Produser hip-hop Timbaland telah memasuki Ai Arena dengan debut Taataa, seorang rapper wanita yang dihasilkan AI yang dikembangkan menggunakan teknologi suaranya sendiri. Proyek ini adalah bagian dari karyanya dengan perusahaan musik AI Vydia dan startupnya, Light Energy Labs.
Taataa disajikan sebagai seniman digital yang memberikan ayat -ayat menggunakan irama Timbaland, dimodifikasi untuk mewakili persona wanita.
Peluncuran termasuk penggoda di Instagram, di mana Taataa mengetuk tentang kemewahan sehari -hari, disertai dengan visual yang penuh gaya, dihasilkan komputer wanita.
Timbaland menggambarkan proyek itu sebagai eksperimental dan menekankan bahwa itu masih pada tahap awal. Pengenalan Taataa menghasilkan berbagai reaksi dengan cepat. Beberapa pengikut memuji inovasi, melihatnya sebagai perbatasan baru dalam teknologi musik. Yang lain menyatakan keprihatinan tentang representasi dan implikasi dari menciptakan persona sintetis dalam industri yang sudah sangat jenuh.
Timbaland memiliki ratusan seniman sungguhan yang mengirimkan musik untuk kesempatan didengar di Tiktok tetapi ia memilih untuk bekerja dengan “artis” AI yang kemungkinan besar akan ditempatkan menggunakan sumber daya yang dibutuhkan oleh para seniman yang nyata dan berbakat. Oke. https://t.co/wltf8btg0f
– Adia. (@hey_itsadia) 5 Juni 2025
Meskipun Timbaland memastikan bahwa AI menggunakan suara dan gayanya, banyak yang khawatir apakah dia menggunakan seniman lain atau tidak untuk melatih AI.
Ngl jika saya adalah seorang seniman yang mengirimkan musik ke Timbaland’s Twitch / Tiktok Stream Saya akan memulai aksi kelas dan membuatnya membuktikan bahwa dia tidak menggunakan musik saya untuk melatih AI -nya di Pengadilan IDK
– Jamorornelia (@jamacornelia) 6 Juni 2025
Penggunaan AI di industri hiburan telah berkembang, dengan influencer virtual dan ai-dihasilkan konten mendapatkan popularitas. Proyek Timbaland berkontribusi pada percakapan berkelanjutan tentang bagaimana teknologi ini memengaruhi keaslian, kepemilikan kreatif, dan persepsi audiens.
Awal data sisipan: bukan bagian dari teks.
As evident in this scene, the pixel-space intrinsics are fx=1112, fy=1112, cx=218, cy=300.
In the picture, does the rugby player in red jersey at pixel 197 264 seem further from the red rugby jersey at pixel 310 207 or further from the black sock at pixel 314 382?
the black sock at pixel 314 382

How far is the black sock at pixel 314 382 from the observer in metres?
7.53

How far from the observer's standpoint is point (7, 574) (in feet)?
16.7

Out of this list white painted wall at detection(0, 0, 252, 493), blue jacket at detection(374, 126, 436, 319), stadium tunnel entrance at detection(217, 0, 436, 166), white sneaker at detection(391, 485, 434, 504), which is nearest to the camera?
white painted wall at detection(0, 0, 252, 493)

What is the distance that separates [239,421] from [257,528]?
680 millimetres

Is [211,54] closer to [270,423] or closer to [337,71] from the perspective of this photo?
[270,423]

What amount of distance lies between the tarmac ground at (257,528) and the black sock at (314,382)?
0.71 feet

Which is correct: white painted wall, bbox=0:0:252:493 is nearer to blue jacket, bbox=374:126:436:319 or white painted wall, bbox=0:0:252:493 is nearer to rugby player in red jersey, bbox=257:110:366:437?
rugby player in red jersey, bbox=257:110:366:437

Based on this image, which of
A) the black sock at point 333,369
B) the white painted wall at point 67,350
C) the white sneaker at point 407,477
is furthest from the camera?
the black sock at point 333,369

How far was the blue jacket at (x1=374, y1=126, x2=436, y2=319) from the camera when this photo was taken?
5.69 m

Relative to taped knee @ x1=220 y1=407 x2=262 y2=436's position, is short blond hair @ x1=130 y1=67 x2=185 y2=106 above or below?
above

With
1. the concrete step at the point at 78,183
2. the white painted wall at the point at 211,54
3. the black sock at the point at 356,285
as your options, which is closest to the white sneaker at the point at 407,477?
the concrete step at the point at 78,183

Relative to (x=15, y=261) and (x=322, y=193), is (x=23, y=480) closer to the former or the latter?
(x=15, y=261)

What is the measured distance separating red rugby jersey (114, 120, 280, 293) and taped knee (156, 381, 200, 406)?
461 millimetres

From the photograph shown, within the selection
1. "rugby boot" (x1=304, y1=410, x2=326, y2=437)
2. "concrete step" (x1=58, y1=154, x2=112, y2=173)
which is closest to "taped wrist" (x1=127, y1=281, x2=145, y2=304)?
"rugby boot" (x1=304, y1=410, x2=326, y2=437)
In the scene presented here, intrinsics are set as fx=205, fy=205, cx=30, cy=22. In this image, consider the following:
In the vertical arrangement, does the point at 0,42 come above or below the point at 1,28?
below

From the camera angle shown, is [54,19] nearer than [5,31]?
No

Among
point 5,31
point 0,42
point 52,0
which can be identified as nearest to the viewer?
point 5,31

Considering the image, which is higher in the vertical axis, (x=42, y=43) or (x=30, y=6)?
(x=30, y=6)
Diskusi ini adalah bagian dari perubahan yang lebih besar dalam ekonomi pencipta. Di sebuah Newsletter terbaru, Shira Lazar menyoroti laporan oleh ahli strategi digital Sabri Subymenunjukkan bahwa AI dapat menggantikan hingga 80% dari influencer berbayar. Data dari whop menunjukkan bahwa hampir sepertiga dari Pembeli Gen Z. Ikuti influencer AI, dan banyak memprioritaskan jumlah pengikut daripada keaslian.
“Kami mencoba banyak hal,” kata Timbaland saat Instagram langsung. “Ini bukan untuk menggantikan siapa pun. Ini alat baru untuk kreativitas.”
Ketika konten yang dihasilkan AI menjadi lebih luas, beberapa orang berpendapat bahwa nilai koneksi dan ketidaksempurnaan manusia akan menjadi lebih penting. Pencipta Coco Mocoe baru -baru ini berkomentar Tiktok“Zit yang Anda lupa tutupi mungkin yang membuat audiens Anda.”